Brazil ended the year with a trade deficit of $3.93 billion, compared with a surplus of $2.5 billion in 2013. It was the country’s first annual trade deficit since 2000, when it posted a deficit of $731.7 million. In December Brazil posted a trade surplus of $293 million.
“There is a moderation of the economic expansion of many countries across the globe, and it is affecting Brazil’s trade partners and as a consequence, hurt the country’s trade performance,” said Cristiano Oliveira chief economist of Banco Fibra, based in São Paulo.
A slowdown in China has curbed demand for raw materials, including iron ore, a major Brazilian export. A global glut of sugar and soybeans has driven down prices, further weighing on Brazil. The country is the world’s biggest and second-biggest producer of sugar and soybeans, respectively. Commodities such as iron ore, sugar, oil, beef, coffee, sugar and ethanol now account for nearly half of Brazil’s exports, up from about 30% a decade ago.
“The trade deficit just reinforced the view that Brazil is too dependent of commodities,” said José Augusto de Castro, president of Brazil’s Exporters Association.
But Brazil also is struggling with goods exports. Shipments of cars and auto parts plunged in 2014 due to economic woes in Argentina, Brazil’s biggest foreign customer for vehicles. Exports of planes and oil equipment also declined.

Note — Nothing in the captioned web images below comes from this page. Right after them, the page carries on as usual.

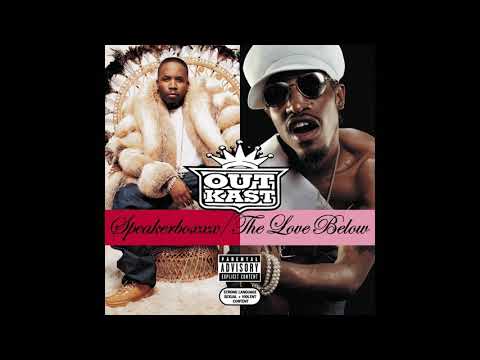 OutKast - The Way You Move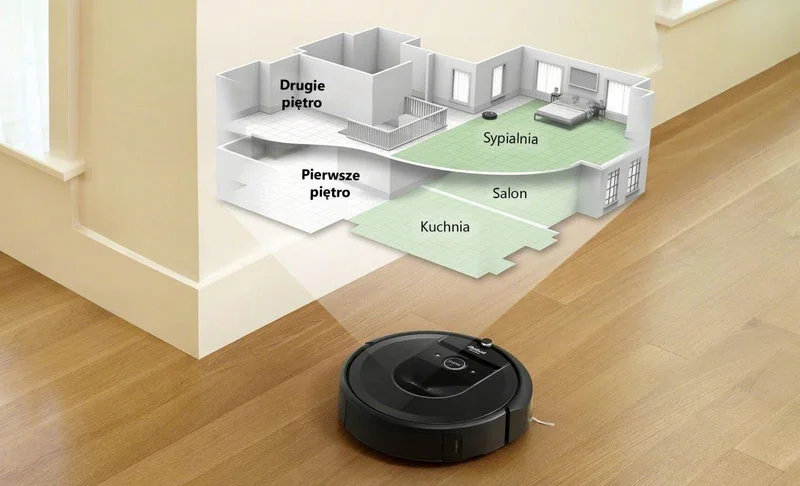 Aplikacja iRobot Home z nowymi funkcjami dla użytkowników robotów Roomba oraz Braava jet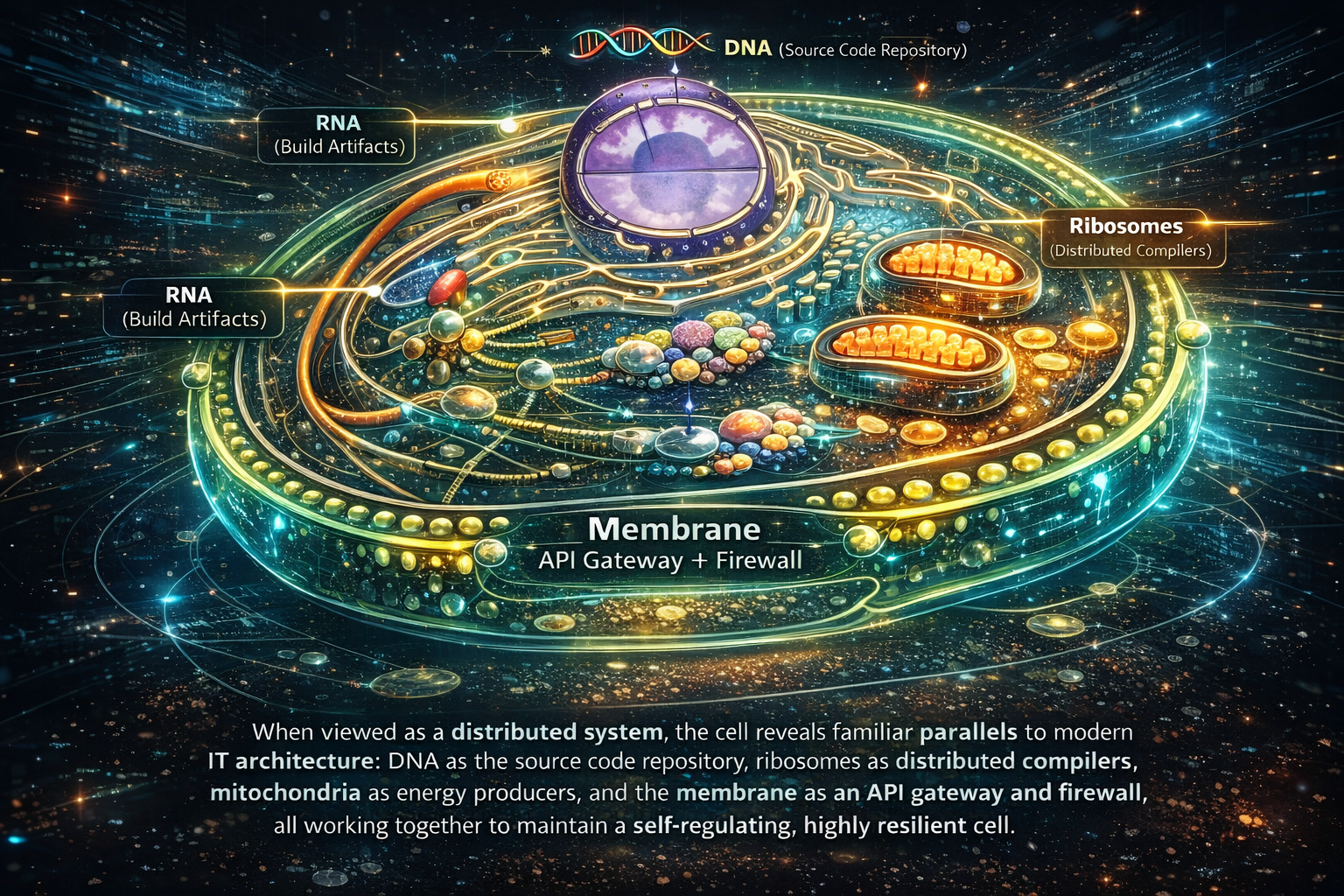 Cellular Architecture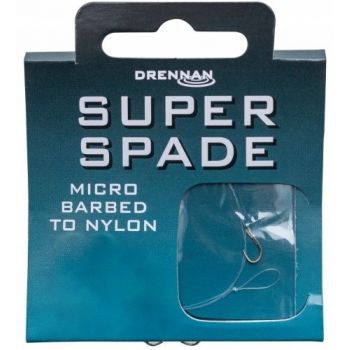 PRZYPONY DRENNAN GOTOWE SUPER SPADE HAK 12 0,20mm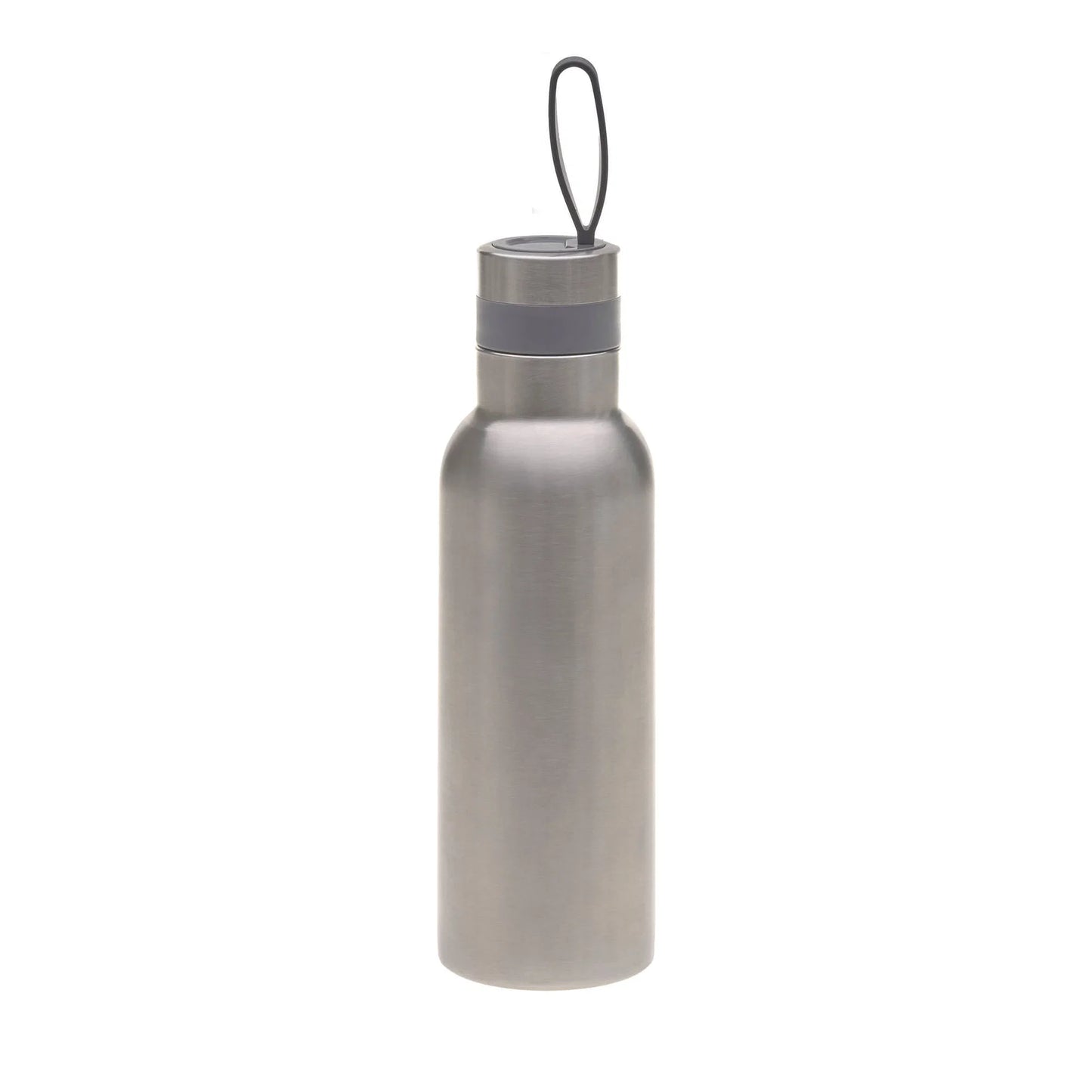 Trinkflasche Bold 750ml Silber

While some blame short-term factors such as Argentina’s economic slump, factory exports as a percentage of Brazil’s total exports have been declining for years. Shipments of finished goods and so-called semi-manufactured products including steel and wood pulp accounted for 51% of Brazil’s exports in 2013, down from 69% in 2003, according to the nation’s Ministry of Development, Industry and Foreign Trade.

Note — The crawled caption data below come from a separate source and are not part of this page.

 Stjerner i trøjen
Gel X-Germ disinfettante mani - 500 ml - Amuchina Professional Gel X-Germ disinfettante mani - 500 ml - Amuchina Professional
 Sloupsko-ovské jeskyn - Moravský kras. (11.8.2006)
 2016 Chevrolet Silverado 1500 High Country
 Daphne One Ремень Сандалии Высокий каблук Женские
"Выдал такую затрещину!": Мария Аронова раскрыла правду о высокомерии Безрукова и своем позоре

Many manufacturers say red tape, high taxes, costly labor and other expenses have raised costs. Protectionist trade policies, including high-import duties, also have hurt Brazil’s competitiveness. Worker productivity is low and many factory owners, content to supply the local market, have had little incentive to invest. Brazil has no free trade agreements with the U.S., the European Union and China, the world’s largest markets.
“The Brazilian government must work to make manufactured products more attractive to other nations,” said Mr. de Castro of the exporter’s trade association.

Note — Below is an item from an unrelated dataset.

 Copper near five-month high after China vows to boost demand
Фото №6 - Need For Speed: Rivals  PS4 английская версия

Some exporters are banking on a weaker currency to spur foreign sales in 2015. Brazil’s real weakened nearly 13% in 2014 and is expected by some to fall further this year.
Brazil is projected to post a trade surplus of $5 billion in 2015, according to a recent central bank weekly survey with 100 economists.
But Mr. Castro said it may be for the wrong reason. He said many business owners are so negative about Brazil’s prospects this year that they are delaying plant and equipment investment, reducing imports of foreign-made machinery.
“This is bad for the economy because it generates a vicious cycle: with no investment, we have no growth” said Mr. de Castro said.
Economists say Brazil’s gross domestic product expanded by just 0.15% last year and is expected to grow 0.5% in 2015.